### EXERCISE BRIEF
Answer these questions from the excerpt on conditional use permits that follows:
1. What position did Mary Anderson hold in St. Louis County?
2. How many pages long is the city of Tower's conditional use application?
3. How many things were on the list Keith first gave Rose?

Applicants fill it out, pay their application fee, and the request typically ends up before a local planning and zoning board within a few weeks.

That, in a nutshell, is how it works in St. Louis County as well, according to Mary Anderson, the county’s longtime land use manager, who retired last Friday. “Once an application comes in, we immediately send a copy to the local township if it’s organized, and we also send a copy for review if it requires septic approval. We want to give them the same notice that we have,” Anderson said.

Those additional notices, said Anderson, help keep the project moving forward as efficiently as possible, but none of the other approvals that a project might entail are necessary at the point that a conditional use permit comes to the county planning commission for approval.

The information required for the application is typically enough for the county to determine that the project meets their zoning standards and can be filled out by just about any prospective developer. “Sometimes people go through a surveyor for their site sketch, but people can draw sketches on their own if they want,” said Anderson.

There’s a reason that the permit application process isn’t too rigorous. “We’re basically just approving the use,” she said. “We don’t want people investing their life’s fortune in something that won’t get approved. We try not to put too much burden on the applicant. We want to promote development.”

In Tower, by contrast, fortunes for both Rose and the Rosses are slipping away, as both Keith and Altenburg have refused to even accept conditional use permit applications for either of their projects.

The city of Tower’s conditional use application is just two pages long and requires even less information than St. Louis County’s, but Keith maintains she can’t accept the application for an RV park or any other kind of planned unit development until the developers have finalized a long list of tasks, including an environmental assessment worksheet, and have all of their other state, federal, and local agency approvals in hand.

In a recent email to Rose, Keith ticked off a list of 17 things that Rose would need to provide before she would accept an application, including a dock plan with DNR approvals attached, full surveying including staking of all roads, buildings and RV sites, a dust control plan, MPCA sewer connection permit approval, full detailed design drawings and building plans, an archeological assessment, and “all regulatory permit applications and written documentation of application approval.” And the coup de grace, written by Keith in all caps, was “ANY OTHER DOCUMENTS THAT WILL BE DETERMINED TO BE NECESSARY.”

Rose says he is most frustrated by Keith’s constant shifting of the goal posts. Indeed, Keith insisted to Rose that her seemingly exhaustive list of hoops was unlikely to be the last requirement. She had initially given Rose a list of six things he needed to accomplish before she’d take a conditional use application to the planning and zoning board, but that list has morphed into something much longer. And Keith has made it clear that the list is likely to grow.

Rose vented his frustration at the planning and zoning board last Thursday. “This is my dispute,” he said. “I did those six things and then I got 12 more things and then I got 18. Will it be 36 next time?”

Both Rose and the Rosses note that each item on Keith’s list costs more money, and she’s requiring them to spend tens of thousands of dollars without any guarantee that the city will ultimately approve a conditional use permit.

(Records from a spatial question set)
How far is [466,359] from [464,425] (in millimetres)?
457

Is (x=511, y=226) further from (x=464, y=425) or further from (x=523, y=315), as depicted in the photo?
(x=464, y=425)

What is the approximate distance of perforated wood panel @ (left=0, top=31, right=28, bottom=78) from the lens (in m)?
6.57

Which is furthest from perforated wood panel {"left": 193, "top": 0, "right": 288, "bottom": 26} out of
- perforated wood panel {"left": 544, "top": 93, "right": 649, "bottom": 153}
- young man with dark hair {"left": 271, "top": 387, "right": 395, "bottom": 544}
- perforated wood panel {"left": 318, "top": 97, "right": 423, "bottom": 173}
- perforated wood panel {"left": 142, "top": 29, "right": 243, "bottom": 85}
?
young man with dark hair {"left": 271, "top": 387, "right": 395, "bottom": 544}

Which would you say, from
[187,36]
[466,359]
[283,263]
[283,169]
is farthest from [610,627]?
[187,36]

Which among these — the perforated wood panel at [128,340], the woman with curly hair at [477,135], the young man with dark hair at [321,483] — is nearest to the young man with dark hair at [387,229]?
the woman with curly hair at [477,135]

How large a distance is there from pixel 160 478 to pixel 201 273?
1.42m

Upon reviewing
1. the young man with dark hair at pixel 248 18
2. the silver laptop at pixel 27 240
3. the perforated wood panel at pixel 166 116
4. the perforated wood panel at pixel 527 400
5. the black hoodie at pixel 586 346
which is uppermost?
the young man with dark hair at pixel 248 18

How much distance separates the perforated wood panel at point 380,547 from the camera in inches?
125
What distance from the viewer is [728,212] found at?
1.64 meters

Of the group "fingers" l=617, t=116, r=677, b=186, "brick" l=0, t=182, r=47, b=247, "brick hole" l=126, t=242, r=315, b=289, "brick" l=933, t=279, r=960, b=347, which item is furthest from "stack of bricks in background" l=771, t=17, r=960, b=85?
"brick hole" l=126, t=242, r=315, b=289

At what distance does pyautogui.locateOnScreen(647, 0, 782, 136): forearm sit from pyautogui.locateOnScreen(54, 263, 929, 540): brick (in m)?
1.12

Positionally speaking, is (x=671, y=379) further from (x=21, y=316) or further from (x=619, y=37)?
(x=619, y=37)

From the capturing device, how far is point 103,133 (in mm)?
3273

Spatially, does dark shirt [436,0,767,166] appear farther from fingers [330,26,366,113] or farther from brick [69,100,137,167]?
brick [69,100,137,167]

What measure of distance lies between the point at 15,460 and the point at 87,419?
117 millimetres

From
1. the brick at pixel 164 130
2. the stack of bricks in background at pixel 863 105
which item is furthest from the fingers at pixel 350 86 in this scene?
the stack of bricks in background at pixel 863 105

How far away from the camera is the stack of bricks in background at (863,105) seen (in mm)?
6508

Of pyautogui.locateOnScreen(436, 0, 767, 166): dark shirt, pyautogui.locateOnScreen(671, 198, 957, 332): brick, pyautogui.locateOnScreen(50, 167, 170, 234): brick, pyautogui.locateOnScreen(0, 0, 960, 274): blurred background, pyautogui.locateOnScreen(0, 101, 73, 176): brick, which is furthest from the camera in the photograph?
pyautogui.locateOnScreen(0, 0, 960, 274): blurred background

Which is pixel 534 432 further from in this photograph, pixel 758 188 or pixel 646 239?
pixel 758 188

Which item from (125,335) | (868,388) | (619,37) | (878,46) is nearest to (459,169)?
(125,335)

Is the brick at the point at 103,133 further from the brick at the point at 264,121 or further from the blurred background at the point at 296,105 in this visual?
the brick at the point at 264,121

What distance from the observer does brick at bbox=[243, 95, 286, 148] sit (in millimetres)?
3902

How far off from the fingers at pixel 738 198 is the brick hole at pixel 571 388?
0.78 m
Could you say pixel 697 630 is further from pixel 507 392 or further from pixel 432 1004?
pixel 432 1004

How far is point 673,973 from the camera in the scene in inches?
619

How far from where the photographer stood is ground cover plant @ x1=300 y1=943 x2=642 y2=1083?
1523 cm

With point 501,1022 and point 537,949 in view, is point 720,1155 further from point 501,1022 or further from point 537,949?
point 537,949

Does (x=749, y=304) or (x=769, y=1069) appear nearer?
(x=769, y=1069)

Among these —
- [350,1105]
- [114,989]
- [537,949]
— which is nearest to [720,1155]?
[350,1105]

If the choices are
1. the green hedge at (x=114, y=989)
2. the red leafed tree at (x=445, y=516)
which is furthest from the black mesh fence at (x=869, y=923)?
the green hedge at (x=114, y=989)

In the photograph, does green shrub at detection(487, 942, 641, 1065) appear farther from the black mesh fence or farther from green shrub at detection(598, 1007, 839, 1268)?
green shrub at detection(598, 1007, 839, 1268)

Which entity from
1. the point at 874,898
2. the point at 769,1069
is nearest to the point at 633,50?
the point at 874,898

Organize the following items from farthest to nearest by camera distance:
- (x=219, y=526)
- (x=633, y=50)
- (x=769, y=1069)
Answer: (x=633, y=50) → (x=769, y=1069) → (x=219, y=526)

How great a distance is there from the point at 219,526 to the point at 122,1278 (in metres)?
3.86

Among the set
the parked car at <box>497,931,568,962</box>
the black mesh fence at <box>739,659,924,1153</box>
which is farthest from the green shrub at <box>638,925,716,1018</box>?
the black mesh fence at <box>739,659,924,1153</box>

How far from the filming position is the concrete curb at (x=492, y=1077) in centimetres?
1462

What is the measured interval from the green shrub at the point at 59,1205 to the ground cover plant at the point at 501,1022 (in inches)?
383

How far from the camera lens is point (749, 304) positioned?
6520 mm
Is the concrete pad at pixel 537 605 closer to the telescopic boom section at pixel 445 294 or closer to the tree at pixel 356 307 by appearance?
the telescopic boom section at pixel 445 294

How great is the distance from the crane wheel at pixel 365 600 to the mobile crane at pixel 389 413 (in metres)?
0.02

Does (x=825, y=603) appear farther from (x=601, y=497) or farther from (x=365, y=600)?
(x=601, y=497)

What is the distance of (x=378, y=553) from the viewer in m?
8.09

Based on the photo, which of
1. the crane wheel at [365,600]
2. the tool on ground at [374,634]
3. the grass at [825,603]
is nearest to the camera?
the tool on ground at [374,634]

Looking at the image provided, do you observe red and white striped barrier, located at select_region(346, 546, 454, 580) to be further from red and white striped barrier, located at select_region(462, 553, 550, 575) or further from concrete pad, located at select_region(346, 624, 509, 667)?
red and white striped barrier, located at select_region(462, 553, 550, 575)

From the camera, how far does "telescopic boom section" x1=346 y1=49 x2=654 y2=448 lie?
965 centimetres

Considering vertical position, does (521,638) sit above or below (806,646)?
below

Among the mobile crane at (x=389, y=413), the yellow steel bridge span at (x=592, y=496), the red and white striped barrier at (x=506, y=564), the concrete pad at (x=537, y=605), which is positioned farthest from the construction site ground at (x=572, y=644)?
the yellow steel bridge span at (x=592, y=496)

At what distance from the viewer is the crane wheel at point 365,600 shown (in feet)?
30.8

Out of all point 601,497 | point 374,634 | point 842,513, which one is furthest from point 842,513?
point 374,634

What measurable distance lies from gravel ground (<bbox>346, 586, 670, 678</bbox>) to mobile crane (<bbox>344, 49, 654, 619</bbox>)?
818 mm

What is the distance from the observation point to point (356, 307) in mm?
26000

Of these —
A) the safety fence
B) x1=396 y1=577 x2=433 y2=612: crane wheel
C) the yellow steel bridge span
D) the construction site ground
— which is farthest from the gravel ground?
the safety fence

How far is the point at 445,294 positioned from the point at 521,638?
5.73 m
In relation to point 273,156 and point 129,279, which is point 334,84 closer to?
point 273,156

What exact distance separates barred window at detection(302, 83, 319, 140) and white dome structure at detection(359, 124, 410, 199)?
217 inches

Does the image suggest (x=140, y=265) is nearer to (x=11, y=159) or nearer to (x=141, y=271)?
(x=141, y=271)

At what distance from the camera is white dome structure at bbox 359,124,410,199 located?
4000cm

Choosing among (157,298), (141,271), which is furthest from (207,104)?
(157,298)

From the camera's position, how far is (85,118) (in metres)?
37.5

### OUTPUT FOR THIS EXERCISE
1. She was the county's longtime land use manager.
2. Two pages.
3. Six.